The Biozon system for complex analysis of heterogeneous interrelated biological data and discovery of emergent structures

Golan Yona, Department of Computer Science, Technion

The Biozon system (biozon.org) is a knowledge resource of heterogeneous biological data. Informally, Biozon can be described as Amazon and Google, combined together and applied to the diverse biological knowledge domain.
This resource merges the holdings of more than a dozen molecular biology collections, including SwissProt, KEGG, PDB, BIND, and others, and augments this data with novel in-house derived data such as sequence or structure similarity, predicted interactions, and predicted domains.
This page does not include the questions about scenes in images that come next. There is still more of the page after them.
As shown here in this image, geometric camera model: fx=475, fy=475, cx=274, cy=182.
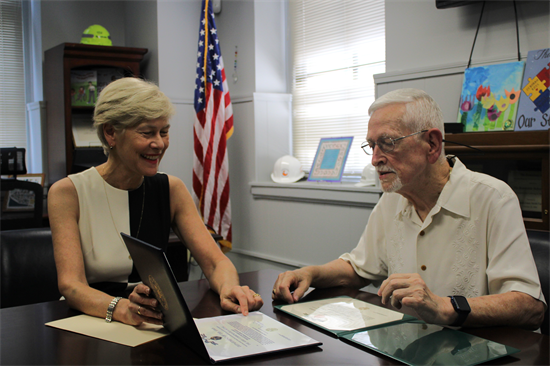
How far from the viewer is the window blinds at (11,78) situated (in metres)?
4.31

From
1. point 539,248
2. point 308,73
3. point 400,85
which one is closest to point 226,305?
point 539,248

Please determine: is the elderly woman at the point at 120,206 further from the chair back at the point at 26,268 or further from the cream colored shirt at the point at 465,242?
the cream colored shirt at the point at 465,242

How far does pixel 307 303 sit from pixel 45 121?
12.4 ft

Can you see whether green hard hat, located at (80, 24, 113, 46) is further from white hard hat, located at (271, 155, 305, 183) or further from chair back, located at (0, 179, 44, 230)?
white hard hat, located at (271, 155, 305, 183)

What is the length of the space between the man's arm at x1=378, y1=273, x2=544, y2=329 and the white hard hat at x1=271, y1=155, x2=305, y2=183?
2.55 m

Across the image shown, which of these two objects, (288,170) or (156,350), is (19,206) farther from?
(156,350)

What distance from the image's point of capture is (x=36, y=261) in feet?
5.12

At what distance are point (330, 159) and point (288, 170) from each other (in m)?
0.39

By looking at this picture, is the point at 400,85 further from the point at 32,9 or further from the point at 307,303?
the point at 32,9

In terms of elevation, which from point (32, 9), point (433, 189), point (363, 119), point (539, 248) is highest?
point (32, 9)

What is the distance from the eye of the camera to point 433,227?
1.38 metres

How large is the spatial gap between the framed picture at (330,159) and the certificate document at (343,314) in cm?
209

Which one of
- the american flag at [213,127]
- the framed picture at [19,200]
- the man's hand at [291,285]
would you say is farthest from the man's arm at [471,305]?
the framed picture at [19,200]

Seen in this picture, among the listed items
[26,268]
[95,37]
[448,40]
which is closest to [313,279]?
[26,268]
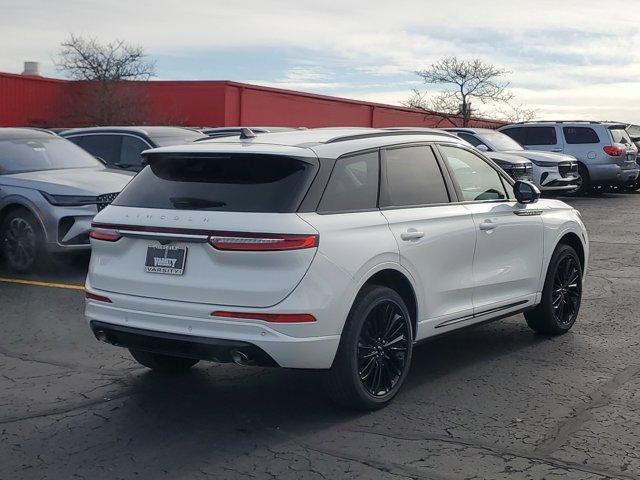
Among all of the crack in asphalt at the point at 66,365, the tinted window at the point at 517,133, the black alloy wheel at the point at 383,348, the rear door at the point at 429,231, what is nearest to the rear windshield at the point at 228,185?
the rear door at the point at 429,231

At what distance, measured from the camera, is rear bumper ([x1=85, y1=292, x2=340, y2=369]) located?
500cm

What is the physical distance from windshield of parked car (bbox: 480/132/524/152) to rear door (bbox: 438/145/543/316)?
13.7 m

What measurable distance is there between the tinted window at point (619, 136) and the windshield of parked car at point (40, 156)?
1581 centimetres

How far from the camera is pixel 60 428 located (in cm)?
524

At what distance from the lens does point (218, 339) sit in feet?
16.6

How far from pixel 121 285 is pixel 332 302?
129 centimetres

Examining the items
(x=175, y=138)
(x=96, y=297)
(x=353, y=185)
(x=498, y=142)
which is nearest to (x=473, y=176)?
(x=353, y=185)

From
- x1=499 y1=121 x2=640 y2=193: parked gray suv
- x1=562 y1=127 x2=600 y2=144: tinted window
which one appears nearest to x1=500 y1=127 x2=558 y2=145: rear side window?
x1=499 y1=121 x2=640 y2=193: parked gray suv

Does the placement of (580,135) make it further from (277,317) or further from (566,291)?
(277,317)

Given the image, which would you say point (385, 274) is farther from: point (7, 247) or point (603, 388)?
point (7, 247)

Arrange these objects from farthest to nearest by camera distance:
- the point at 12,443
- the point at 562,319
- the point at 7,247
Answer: the point at 7,247, the point at 562,319, the point at 12,443

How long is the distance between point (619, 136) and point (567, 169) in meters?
4.09

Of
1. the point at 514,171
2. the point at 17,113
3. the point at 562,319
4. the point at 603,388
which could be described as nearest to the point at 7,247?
the point at 562,319

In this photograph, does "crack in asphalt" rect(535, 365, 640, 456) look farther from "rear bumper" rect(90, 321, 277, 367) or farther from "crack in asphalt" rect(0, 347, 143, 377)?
"crack in asphalt" rect(0, 347, 143, 377)
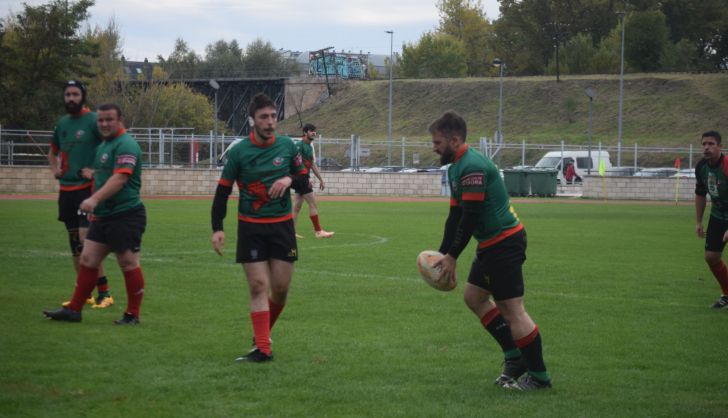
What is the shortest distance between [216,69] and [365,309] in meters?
98.7

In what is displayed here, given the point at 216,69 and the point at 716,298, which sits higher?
the point at 216,69

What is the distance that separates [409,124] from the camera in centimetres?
7894

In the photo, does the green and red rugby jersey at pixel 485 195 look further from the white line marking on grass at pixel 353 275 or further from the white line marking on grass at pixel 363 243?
the white line marking on grass at pixel 363 243

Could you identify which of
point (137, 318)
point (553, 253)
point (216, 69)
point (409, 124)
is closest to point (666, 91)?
point (409, 124)

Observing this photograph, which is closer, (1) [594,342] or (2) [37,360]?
(2) [37,360]

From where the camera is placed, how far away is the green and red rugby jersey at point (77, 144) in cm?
966

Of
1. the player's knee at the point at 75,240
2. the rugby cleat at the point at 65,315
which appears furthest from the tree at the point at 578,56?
the rugby cleat at the point at 65,315

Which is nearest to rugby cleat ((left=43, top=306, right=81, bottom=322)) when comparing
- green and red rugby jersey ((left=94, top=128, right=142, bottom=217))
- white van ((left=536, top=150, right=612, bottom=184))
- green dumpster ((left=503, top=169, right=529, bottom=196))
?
green and red rugby jersey ((left=94, top=128, right=142, bottom=217))

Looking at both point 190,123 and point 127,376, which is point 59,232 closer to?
point 127,376

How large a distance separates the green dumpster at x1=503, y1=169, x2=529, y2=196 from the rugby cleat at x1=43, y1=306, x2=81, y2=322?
3553cm

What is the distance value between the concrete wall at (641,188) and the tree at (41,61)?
2868 centimetres

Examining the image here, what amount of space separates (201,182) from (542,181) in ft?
50.8

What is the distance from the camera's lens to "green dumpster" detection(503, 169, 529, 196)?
1703 inches

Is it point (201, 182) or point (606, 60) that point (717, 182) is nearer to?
point (201, 182)
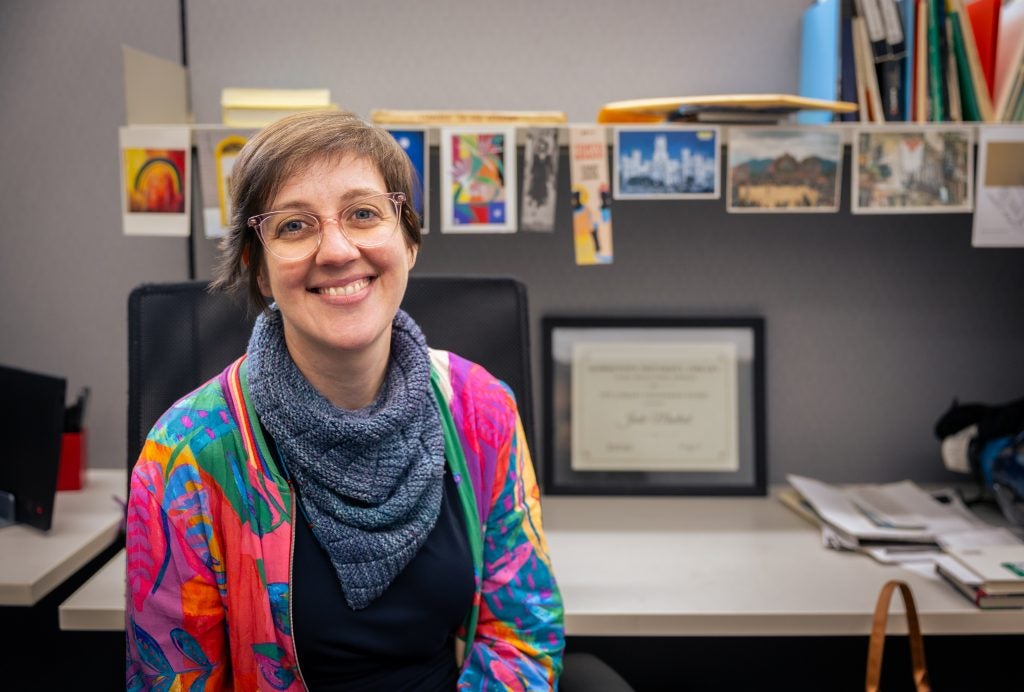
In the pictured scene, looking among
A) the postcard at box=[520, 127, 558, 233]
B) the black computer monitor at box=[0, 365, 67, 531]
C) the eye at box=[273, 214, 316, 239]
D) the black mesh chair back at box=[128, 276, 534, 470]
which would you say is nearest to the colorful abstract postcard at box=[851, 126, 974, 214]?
the postcard at box=[520, 127, 558, 233]

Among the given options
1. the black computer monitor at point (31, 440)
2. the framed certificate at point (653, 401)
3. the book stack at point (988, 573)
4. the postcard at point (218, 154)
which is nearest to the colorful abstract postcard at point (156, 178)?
the postcard at point (218, 154)

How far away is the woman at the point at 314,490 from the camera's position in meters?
0.80

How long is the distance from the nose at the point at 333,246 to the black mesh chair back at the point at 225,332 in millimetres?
230

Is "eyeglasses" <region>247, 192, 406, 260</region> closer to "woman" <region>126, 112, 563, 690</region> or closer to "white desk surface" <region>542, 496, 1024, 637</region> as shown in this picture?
"woman" <region>126, 112, 563, 690</region>

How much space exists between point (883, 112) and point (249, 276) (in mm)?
966

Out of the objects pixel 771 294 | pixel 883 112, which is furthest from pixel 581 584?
pixel 883 112

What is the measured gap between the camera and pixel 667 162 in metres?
1.24

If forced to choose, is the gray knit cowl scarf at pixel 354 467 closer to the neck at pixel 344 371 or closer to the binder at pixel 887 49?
the neck at pixel 344 371

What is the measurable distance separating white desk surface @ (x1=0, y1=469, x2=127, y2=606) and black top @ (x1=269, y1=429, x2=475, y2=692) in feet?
1.37

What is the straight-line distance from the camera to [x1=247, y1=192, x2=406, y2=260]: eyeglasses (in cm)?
79

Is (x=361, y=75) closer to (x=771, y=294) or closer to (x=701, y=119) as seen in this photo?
(x=701, y=119)

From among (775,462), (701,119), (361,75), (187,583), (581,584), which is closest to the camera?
(187,583)

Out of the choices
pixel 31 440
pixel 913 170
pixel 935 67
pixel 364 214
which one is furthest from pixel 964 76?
pixel 31 440

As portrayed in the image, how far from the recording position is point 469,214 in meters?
1.25
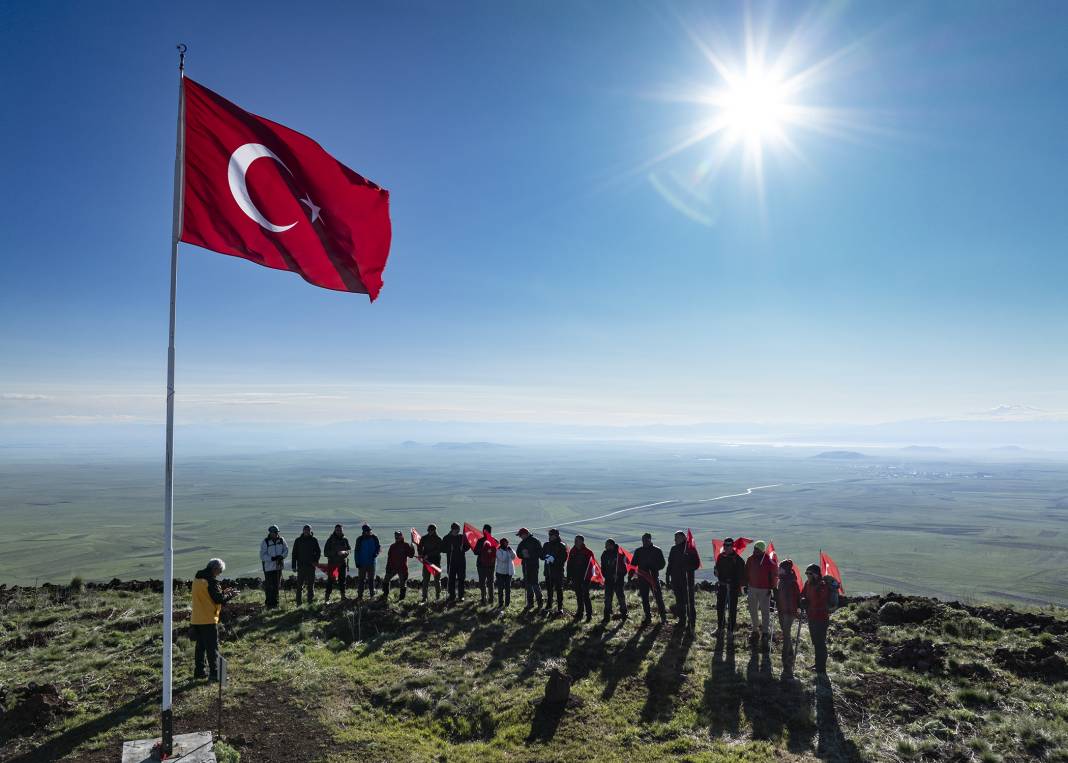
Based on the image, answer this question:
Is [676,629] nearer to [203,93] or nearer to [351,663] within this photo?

Currently, Biozon holds more than 90 million biological documents and 2.5 billion relations between them.
Biozon allows complex searches on the data graph that specify desired interrelationships between types (for example, 3D structures for all proteins that interact with the protein BRCA1). Moreover, Biozon has a fuzzy searches engine that extends complex searches to include homologous sequences or structures as a search step, or even genes with similar expression profiles. One can search, for example, for all proteins that are known to take part in a specific pathway or proteins with similar expression profiles (associated with the corresponding mRNA sequences) to these proteins. Biozon also integrates first-of-a-kind biological ranking system which resembles the methods implemented in Google.
Biozon is linked to other research projects in my lab, such as pathway prediction, domain-based protein hierarchy, detection of semantically significant domain architectures and novel embedding techniques that we have developed to construct a complete "road map" of the protein universe.